Justice Frank Seepersad made the suggestion yesterday as he dismissed a malicious prosecution case from Jeneille Richards, a San Fernando resident who sued the State after she was freed of robbing a woman with three friends in 2011. While Seepersad noted that Richards was freed of the charge due to issues with the handling of the case by the officer, who charged her, he noted that issues were due to the officer’s inexperience and not malice.
Seepersad said that the case highlighted the problems that occur when police officers, serving as complainants in court cases, are inexperienced or overburdened.
“It is evident that the current system of police driven prosecutions is not working and radical reform is required so as to ensure that prosecutions are proceeded with dispatch and efficiency,” Seepersad said.

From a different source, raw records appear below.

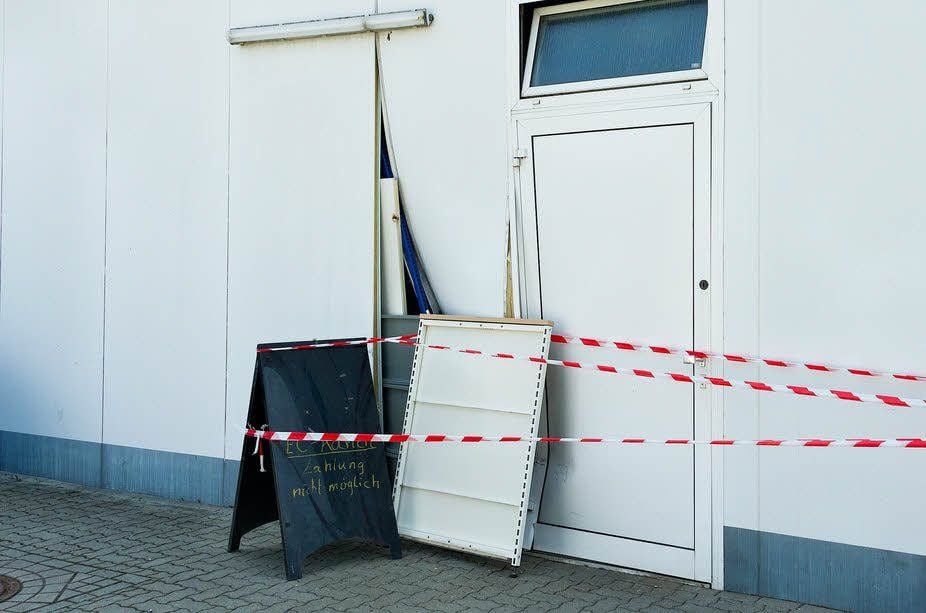 Die Fassade der Tankstelle wurde durch das Auto beschädigt.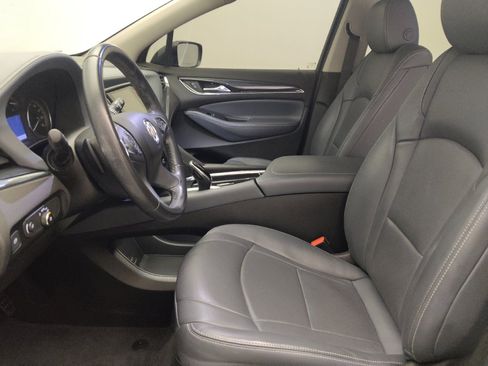 Used 2021 Buick Enclave Essence FWD image 17
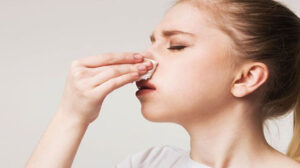 خطوات توقف نزيف الأنف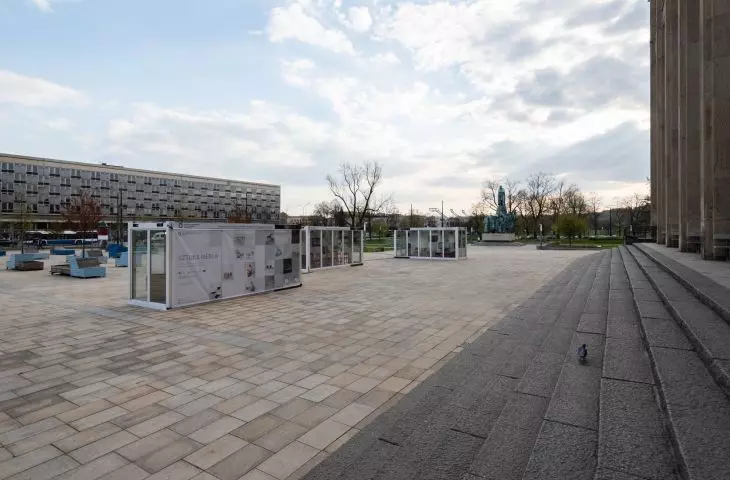 Widok na wystawę i dawny hotel Cracovia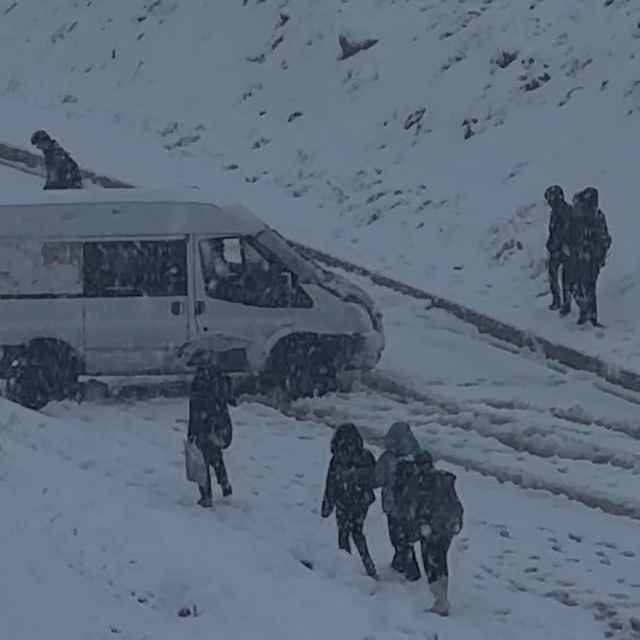 Yüksekova yoğun kara teslim oldu
Araçlar yolda kaldı, görüş mesafesi 20 met...
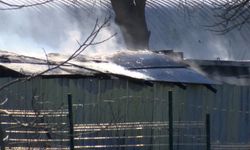 İstanbul- Küçükçekmece'de üniversite bahçesindeki işçi konteynerinde çıkan yangın söndürüldü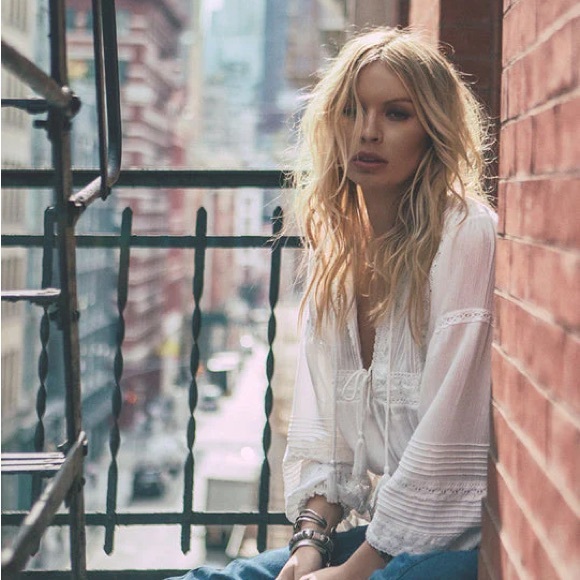 🚫SOLD🚫SPELL GYPSY COLLECTIVE BOHO BELLA BLOUSE - Picture 2 of 11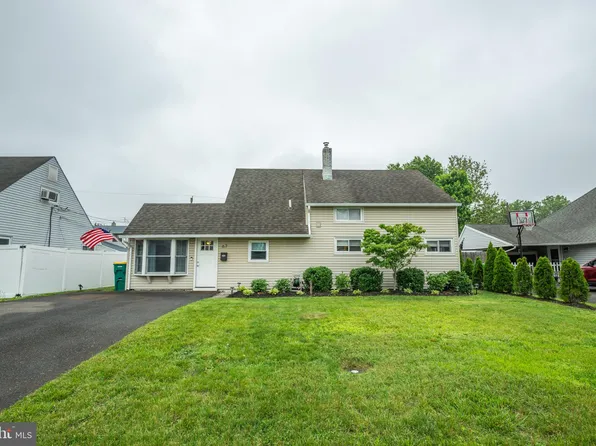 67 Neptune Ln, Levittown, PA 19054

He suggested that teams of trained and experienced officers be assigned to each court district to serve as complainants and attend all court hearings of cases.
“Being based in the court on a daily basis, these complainants would be able to adequately monitor the progress of matters, have the case file ready, liaise with witnesses and investigating officers and ensure their attendance at all trial,” Seepersad said, as he noted that the proposal would allow investigators more time to investigate crimes.
In the lawsuit, Richards claimed that on June 19, 2011, three of her friends came to her home to see her baby. She claimed that she left the child with relatives and walked her friends to a main street to get transport. She claimed that neither she nor her friends had credit on their cellphones and she asked a woman, who was also waiting on transport, to borrow hers to call her relatives to enquire about her baby. Richards said that after she was allowed to make the call, returned the phone, and walked away, she saw her friends attacking the woman. She claimed that she attempted to intervene but left after her friends became more aggressive. She claimed that after returning home one of the friends brought a cellphone, which she left at her home to charge. She was arrested one week later after police found her in possession of the cellphone and the victim identified her as one of her attackers.
Richards was granted bail but spent six months in prison as she could not meet the conditions. The charge was eventually dismissed after the police officer, who charged Richards and her friends, failed to attend her trial.
In his oral judgement, Seepersad stated that despite issues with the handling of the case, he believed the police officer’s version over Richards’.
“This court is disturbed that the Claimant had the temerity to institute this action, notwithstanding, the nature of the evidence upon which the prosecution was premised,” Seepersad said.
He suggested that Richards was fortunate that her case was dismissed due to technical issues as police had reasonable and probable cause to suspect that she was involved in the crime.
“There seems to operate in this Republic an inability to accept responsibility for wrongdoing and an aversion to accountability,” Seepersad said.
“With alarming regularity persons accused of wrongdoing take umbrage with the initiation of criminal proceedings against them and behave as if they have an inherent right not to be held to account for their behaviour,” he added.
As part of his decision in the case, Seepersad ordered Richards to pay $14,000 to the State to cover its legal costs for defending her failed lawsuit.
Richards was represented by Rekha Ramjit, while Nicol Yee Fung represented the State.